Aside from a few obvious prostitutes, i've never really had many experiences running into 'human trafficking'. I was hanging out with a buddy a while ago though who rode freight (and settled down with his old lady) tell me about how one of their friends got hardcore addicted to drugs 5 or so years ago when she fell in love with some fucked up junky dude. they had do stop being friends once they started doing typical junky shit but stayed in touch over phone and facebook. long story short, while fucked up the two had a baby together. months after the birth the baby totally dissapeared from social media. they think its either dead or they sold it to traffickers for drug money. peeps are trying to track them down and the couple have been reported to police by family, but they are impossible to find. the case is currently in progress but its been making me think a lot about whats been going on around me on this off the grid lifestyle.

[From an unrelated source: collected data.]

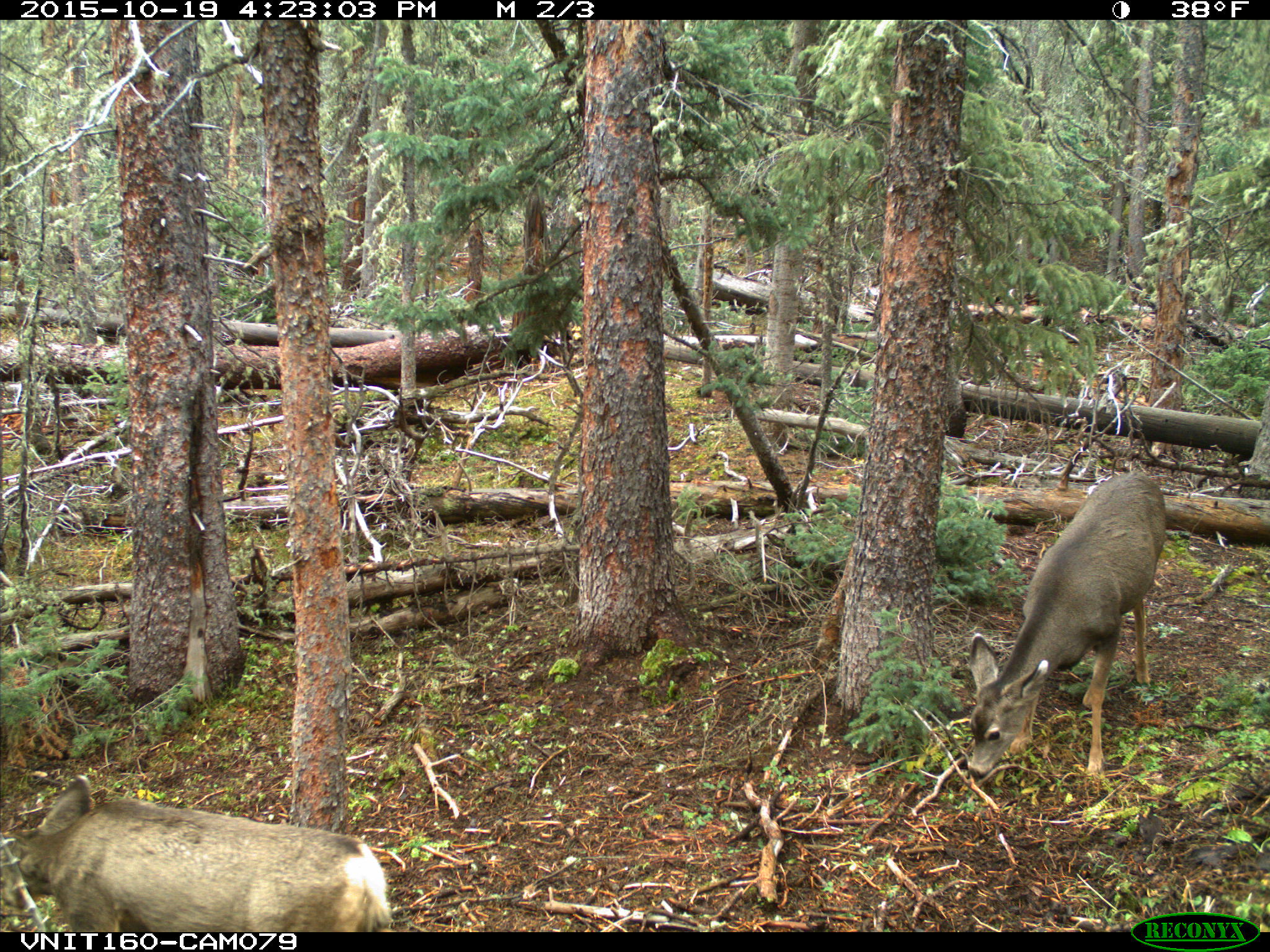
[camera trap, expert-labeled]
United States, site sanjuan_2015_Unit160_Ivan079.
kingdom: Animalia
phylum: Chordata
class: Mammalia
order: Artiodactyla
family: Cervidae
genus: Odocoileus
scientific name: Odocoileus hemionus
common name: mule deer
Odocoileus hemionus (mule deer).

does anyone hear about shit like this? do you see stuff like this on the reg on the road, because honestly it would not surprise me. I feel a little guilty. I feel maybe i havent been paying close enough attention to the things around me.


----------



## spectacular (Feb 22, 2017)

That's really messed up...


----------



## briancray (Feb 22, 2017)

This is more on an overseas scale, but what you said is fucked up and honestly I would not be surprised if it's true. Human trafficking is a worldwide market, but more likely they are on the run for other reasons, maybe murder? Not sure. Drugs are different on everyone so I'm not gonna lump all junkies together.

When I was in Malaysia exploring an abandoned complex I came across a room that had a locked door through the frame so one could lock it from either side. There was a huge painted figure of a woman in a swimsuit with sunglasses and a purse plastered on the door. I never found out if it was just squatters or anything more, but my mind always wondered if I stumbled across some sort of human trafficking ring and the picture symbolized more than just a woman?


----------



## Deleted member 125 (Feb 22, 2017)

ide think it would be pretty hard for a junkie couple to get in touch with somebody who would be willing to buy a baby...maybe im underestimating junkies these days but human trafficking is a pretty fucking high risk thing that i wouldnt trust a junkie being anywhere near.

either way thats sketchy about the baby just kind of disappearing from social media, most people who have kids take thousands of pictures these days.


----------



## Shwhiskey Gumimaci (Feb 22, 2017)

Maybe not "trafficking" per say, but I have been asked to be a prostitute a few times. And sometimes while I'm spanging, men will ask me to take off my shirt, or if I want to make some "real money". But I kinda just throw all that in with regular creepos out there.


----------



## SammyG (Feb 22, 2017)

Backpage is one of many sites full of human trafficking, the deep net and the silk road play a role as well.


----------



## AlwaysLost (Mar 10, 2017)

cantcureherpes said:


> ide think it would be pretty hard for a junkie couple to get in touch with somebody who would be willing to buy a baby...maybe im underestimating junkies these days but human trafficking is a pretty fucking high risk thing that i wouldnt trust a junkie being anywhere near.
> 
> either way thats sketchy about the baby just kind of disappearing from social media, most people who have kids take thousands of pictures these days.



Never underestimate the dubiousness of a drug addict.


----------